Saved entries:
--- START ---
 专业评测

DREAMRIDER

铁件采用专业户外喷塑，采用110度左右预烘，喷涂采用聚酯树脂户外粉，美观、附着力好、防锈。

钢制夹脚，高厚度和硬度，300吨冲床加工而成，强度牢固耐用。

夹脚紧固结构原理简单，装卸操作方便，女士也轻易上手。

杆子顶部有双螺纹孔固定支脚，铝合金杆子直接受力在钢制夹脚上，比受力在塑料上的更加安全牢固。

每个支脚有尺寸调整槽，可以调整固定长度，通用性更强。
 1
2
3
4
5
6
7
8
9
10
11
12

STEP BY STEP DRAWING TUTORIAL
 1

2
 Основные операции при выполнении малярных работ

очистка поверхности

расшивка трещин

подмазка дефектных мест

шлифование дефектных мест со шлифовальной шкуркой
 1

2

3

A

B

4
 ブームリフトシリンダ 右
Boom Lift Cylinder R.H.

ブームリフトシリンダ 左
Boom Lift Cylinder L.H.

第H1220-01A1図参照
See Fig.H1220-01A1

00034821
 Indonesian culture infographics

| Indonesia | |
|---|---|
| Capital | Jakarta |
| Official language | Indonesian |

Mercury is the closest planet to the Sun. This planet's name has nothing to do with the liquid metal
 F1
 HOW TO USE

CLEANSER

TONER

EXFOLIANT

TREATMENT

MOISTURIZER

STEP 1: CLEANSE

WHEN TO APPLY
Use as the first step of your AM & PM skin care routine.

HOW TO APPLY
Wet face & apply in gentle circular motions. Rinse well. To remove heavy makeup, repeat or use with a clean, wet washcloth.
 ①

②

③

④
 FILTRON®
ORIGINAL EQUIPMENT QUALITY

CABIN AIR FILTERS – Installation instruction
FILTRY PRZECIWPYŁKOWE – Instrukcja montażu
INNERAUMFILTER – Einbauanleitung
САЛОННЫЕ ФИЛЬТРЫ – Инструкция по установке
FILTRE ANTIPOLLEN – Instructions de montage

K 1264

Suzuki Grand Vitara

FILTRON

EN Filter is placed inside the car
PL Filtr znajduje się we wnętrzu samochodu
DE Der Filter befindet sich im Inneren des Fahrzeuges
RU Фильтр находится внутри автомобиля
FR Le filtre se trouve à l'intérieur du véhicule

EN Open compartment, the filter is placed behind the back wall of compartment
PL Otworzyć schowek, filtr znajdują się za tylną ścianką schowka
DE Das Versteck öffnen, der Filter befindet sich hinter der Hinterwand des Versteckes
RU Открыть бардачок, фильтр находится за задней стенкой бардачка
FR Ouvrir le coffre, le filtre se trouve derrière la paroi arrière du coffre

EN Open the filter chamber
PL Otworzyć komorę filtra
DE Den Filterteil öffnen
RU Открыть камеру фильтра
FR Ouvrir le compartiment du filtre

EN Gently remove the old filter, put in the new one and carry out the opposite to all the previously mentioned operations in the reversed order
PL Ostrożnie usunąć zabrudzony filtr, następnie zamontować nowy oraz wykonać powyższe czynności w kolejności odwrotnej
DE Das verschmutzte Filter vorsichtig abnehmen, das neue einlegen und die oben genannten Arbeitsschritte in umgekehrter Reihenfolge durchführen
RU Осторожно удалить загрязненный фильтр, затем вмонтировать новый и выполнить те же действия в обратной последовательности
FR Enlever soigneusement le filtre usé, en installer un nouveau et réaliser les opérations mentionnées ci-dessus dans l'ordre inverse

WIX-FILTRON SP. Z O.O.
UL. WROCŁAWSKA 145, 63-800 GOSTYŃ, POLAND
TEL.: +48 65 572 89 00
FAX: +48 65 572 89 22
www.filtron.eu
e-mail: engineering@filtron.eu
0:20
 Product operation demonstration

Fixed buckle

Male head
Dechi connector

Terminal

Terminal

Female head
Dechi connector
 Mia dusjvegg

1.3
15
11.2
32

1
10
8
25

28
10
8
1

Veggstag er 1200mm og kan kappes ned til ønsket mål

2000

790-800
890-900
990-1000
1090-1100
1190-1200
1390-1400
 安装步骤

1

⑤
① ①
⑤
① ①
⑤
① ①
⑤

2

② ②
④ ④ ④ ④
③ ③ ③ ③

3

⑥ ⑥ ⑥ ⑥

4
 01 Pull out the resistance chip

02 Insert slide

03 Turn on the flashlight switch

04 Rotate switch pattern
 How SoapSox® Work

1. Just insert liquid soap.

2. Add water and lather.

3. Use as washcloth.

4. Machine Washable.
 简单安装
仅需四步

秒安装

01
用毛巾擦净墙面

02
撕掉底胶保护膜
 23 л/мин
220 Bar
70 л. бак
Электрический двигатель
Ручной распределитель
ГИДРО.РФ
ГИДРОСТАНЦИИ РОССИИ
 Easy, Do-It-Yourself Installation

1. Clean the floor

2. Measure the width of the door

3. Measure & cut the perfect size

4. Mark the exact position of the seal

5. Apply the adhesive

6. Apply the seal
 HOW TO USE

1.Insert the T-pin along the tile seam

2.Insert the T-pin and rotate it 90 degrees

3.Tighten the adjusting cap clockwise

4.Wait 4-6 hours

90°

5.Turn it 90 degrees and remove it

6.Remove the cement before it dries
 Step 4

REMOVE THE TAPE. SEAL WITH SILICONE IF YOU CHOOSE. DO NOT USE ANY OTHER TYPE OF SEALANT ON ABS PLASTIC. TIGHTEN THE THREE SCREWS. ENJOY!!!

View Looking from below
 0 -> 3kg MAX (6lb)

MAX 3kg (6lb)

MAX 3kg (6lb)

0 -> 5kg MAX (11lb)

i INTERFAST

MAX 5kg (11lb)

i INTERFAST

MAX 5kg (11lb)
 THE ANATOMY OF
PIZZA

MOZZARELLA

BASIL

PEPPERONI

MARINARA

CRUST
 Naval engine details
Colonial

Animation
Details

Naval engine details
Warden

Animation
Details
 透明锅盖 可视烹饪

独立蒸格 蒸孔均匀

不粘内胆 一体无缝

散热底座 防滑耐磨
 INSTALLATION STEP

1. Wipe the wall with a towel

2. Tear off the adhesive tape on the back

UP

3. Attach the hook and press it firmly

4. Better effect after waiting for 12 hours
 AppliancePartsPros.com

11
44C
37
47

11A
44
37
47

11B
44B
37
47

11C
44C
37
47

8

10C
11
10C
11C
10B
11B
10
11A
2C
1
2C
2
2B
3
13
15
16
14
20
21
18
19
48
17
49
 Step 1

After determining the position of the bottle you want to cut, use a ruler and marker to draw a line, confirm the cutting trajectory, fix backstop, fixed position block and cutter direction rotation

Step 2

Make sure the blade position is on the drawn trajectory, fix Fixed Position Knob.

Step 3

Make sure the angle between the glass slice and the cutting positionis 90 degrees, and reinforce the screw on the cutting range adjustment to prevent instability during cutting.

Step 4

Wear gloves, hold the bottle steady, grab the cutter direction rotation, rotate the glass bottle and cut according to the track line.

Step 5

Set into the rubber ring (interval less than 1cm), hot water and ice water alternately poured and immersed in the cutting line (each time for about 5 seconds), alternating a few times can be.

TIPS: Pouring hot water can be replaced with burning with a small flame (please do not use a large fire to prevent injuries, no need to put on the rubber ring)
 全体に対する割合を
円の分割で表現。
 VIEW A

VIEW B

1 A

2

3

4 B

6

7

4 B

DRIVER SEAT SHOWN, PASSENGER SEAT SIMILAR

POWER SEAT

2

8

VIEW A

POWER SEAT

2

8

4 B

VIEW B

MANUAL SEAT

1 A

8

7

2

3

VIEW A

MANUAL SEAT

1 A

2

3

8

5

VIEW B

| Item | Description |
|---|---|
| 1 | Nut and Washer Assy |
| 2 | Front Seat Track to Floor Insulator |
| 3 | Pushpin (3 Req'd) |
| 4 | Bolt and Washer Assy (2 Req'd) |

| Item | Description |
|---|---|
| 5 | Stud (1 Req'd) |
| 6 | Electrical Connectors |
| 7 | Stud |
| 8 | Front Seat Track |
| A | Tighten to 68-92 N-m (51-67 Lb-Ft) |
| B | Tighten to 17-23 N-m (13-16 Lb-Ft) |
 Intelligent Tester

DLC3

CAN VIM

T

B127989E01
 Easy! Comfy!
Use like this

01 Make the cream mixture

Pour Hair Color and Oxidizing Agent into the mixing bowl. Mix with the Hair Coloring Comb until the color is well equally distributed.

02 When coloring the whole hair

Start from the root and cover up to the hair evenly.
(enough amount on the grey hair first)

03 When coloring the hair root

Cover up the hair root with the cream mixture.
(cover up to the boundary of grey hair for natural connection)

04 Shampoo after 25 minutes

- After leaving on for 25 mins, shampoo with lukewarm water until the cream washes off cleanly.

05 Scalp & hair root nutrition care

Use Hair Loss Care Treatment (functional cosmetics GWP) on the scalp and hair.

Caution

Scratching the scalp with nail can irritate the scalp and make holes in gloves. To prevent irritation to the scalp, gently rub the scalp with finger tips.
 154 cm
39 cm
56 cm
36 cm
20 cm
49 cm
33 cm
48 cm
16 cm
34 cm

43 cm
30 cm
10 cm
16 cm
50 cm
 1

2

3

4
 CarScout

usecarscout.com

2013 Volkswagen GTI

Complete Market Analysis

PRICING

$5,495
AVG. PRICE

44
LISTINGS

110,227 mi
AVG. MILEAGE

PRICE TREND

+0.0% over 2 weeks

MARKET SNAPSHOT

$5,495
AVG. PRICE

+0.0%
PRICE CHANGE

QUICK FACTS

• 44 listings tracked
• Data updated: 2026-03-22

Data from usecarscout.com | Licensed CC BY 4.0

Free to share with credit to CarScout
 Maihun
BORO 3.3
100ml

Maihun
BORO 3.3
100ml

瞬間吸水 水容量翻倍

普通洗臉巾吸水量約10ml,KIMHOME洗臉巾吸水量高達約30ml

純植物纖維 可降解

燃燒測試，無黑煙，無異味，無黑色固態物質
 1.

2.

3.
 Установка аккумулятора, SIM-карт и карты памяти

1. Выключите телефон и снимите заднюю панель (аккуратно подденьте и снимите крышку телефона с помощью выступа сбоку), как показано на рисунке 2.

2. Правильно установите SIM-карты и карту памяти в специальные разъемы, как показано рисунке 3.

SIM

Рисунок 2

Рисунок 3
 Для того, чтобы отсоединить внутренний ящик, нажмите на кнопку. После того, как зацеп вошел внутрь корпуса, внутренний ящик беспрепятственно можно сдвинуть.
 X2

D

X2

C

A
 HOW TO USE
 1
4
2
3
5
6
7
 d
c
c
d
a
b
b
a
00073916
--- END ---
Exercise: Nothing beyond the line containing "Boom Lift Cylinder R.H." is to be output; the lines above, from the first one onward to that line, are to be transcribed exactly.

Result for this task:
 专业评测

DREAMRIDER

铁件采用专业户外喷塑，采用110度左右预烘，喷涂采用聚酯树脂户外粉，美观、附着力好、防锈。

钢制夹脚，高厚度和硬度，300吨冲床加工而成，强度牢固耐用。

夹脚紧固结构原理简单，装卸操作方便，女士也轻易上手。

杆子顶部有双螺纹孔固定支脚，铝合金杆子直接受力在钢制夹脚上，比受力在塑料上的更加安全牢固。

每个支脚有尺寸调整槽，可以调整固定长度，通用性更强。
 1
2
3
4
5
6
7
8
9
10
11
12

STEP BY STEP DRAWING TUTORIAL
 1

2
 Основные операции при выполнении малярных работ

очистка поверхности

расшивка трещин

подмазка дефектных мест

шлифование дефектных мест со шлифовальной шкуркой
 1

2

3

A

B

4
 ブームリフトシリンダ 右
Boom Lift Cylinder R.H.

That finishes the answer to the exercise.